Rand estimated that medical treatments for transgender troops would cost between $2.4 million and $8.4 million in an annual budget of more than $6 billion for military health care.

"The implication is that even in the most extreme scenario that we were able to identify, we expect only a 0.13 percent [$8.4 million out of $6.2 billion] increase in [military] health care spending," the Rand report said.

The 46-page report from the Pentagon's panel of experts disputed much of the Rand study while at the same time citing Rand's research to support different conclusions.

Thorn, of OutServe-SLDN, charged that the Pentagon study amounted to "an attempt to ban a problem that doesn't really exist.
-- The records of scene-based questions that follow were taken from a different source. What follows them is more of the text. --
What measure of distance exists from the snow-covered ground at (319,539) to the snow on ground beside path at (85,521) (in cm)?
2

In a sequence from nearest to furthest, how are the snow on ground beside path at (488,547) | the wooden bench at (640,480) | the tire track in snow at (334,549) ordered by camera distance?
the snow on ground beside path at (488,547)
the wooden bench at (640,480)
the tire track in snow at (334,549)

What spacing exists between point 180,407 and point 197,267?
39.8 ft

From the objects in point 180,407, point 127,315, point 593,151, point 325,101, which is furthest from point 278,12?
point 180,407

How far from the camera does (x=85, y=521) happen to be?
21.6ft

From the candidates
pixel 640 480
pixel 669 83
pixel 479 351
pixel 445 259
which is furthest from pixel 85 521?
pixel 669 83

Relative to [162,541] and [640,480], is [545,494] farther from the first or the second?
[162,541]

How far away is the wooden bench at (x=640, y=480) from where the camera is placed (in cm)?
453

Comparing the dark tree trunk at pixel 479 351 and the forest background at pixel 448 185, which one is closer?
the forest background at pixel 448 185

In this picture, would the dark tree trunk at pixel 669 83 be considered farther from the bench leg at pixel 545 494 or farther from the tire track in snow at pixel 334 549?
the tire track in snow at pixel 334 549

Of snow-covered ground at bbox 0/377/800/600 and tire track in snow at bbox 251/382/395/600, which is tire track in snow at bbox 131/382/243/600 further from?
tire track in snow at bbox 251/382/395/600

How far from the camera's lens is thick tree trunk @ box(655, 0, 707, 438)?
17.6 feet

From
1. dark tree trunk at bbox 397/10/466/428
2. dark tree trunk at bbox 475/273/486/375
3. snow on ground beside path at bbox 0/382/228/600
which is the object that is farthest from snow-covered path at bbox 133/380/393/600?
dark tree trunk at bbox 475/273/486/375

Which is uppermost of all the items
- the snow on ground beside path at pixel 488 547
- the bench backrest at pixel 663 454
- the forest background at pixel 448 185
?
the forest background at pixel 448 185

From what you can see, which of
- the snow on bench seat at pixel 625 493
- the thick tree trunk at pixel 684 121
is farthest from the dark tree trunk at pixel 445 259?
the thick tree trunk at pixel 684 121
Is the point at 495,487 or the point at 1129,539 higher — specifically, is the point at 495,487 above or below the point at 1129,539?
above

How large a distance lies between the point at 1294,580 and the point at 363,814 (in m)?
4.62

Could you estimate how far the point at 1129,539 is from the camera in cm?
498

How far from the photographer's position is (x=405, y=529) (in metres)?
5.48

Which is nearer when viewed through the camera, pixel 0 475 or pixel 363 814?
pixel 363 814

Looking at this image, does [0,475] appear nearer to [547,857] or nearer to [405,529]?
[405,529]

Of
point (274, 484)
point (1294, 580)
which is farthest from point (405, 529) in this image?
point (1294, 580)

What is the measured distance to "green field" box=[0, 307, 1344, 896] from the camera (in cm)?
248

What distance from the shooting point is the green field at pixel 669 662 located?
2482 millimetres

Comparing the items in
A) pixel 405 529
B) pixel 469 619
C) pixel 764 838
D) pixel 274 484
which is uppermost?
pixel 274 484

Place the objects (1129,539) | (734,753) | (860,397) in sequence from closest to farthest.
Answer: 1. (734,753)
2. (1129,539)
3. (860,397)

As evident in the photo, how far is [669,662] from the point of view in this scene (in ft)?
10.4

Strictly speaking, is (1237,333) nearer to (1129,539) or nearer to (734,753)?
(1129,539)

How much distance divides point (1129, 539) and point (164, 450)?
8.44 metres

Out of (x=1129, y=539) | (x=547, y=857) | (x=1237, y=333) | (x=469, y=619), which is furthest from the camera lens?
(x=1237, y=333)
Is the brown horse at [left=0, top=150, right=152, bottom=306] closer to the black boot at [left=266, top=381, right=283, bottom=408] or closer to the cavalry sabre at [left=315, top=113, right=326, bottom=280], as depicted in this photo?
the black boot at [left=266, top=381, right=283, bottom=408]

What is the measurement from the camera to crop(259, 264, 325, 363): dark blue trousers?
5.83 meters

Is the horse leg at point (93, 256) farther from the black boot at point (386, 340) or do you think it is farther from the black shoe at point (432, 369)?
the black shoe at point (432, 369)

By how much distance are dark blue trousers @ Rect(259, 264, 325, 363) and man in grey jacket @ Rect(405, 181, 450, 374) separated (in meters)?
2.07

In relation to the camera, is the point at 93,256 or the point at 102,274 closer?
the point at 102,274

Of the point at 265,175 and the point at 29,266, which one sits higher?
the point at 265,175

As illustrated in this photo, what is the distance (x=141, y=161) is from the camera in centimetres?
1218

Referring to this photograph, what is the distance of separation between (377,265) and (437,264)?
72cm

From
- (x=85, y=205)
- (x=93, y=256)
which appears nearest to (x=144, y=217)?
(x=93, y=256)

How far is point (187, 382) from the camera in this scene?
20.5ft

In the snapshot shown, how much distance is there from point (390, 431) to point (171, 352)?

Their own data doesn't even support their claims" on the burden to the military of having transgender troops serving.

Various estimates from advocacy groups and Rand have concluded that there are anywhere from 5,000 to 15,000 transgender individuals on active duty, or in the Guard and reserves.

The Pentagon's report said that "8,980 service members reportedly identify as transgender, and yet there are currently only 937 active-duty service members who have been diagnosed with gender dysphoria since June 30, 2016," when Carter allowed them to serve openly.

"In any event, rates for genital surgery are exceedingly low -- two percent of transgender men and 10 percent of transgender women," the report said.

The Pentagon report said that "of the 424 approved service member treatment plans available for study, 388 included cross-sex hormone treatment, but only 34 non-genital sex reassignment surgeries and one genital surgery have been completed thus far."

In addition, "only 22 service members have requested a waiver for a genital sex reassignment surgery," the report said.

"Given the limited data, however, it is difficult to predict with any precision the impact on readiness of allowing gender transition," it said.

Conflicting Views

The panel of experts received conflicting views from commanders on the impact of transgender service on unit cohesion, deployments and readiness.

"On one hand, some commanders with transgender service members reported that, from the time of diagnosis to the completion of a transition plan, the transitioning service members would be non-deployable for two to two-and-a-half years," the panel of experts said.

"On the other hand, some commanders, as well as transgender service members themselves, reported that transition-related treatment is not a burden on unit readiness and could be managed to avoid interfering with deployments," the report said.

In a blog post, Rand senior political scientist Agnes Gereben Schaefer defended Rand's research and disputed the Pentagon study on the effects of transgender service on deployability and unit cohesion.

"Our analysis estimated that the readiness impact of transition-related treatment would lead to a loss of less than 0.0015 percent of total available labor-years in the active component," Gereben Schaefer said.

As for unit cohesion, she said the available research is mixed on how "friendship, liking, caring and closeness among group members" impacts performance.

"In other words, unit members' ability to contribute effectively to the efforts of the group matters more for unit performance than unit member similarity or liking for one another," she said.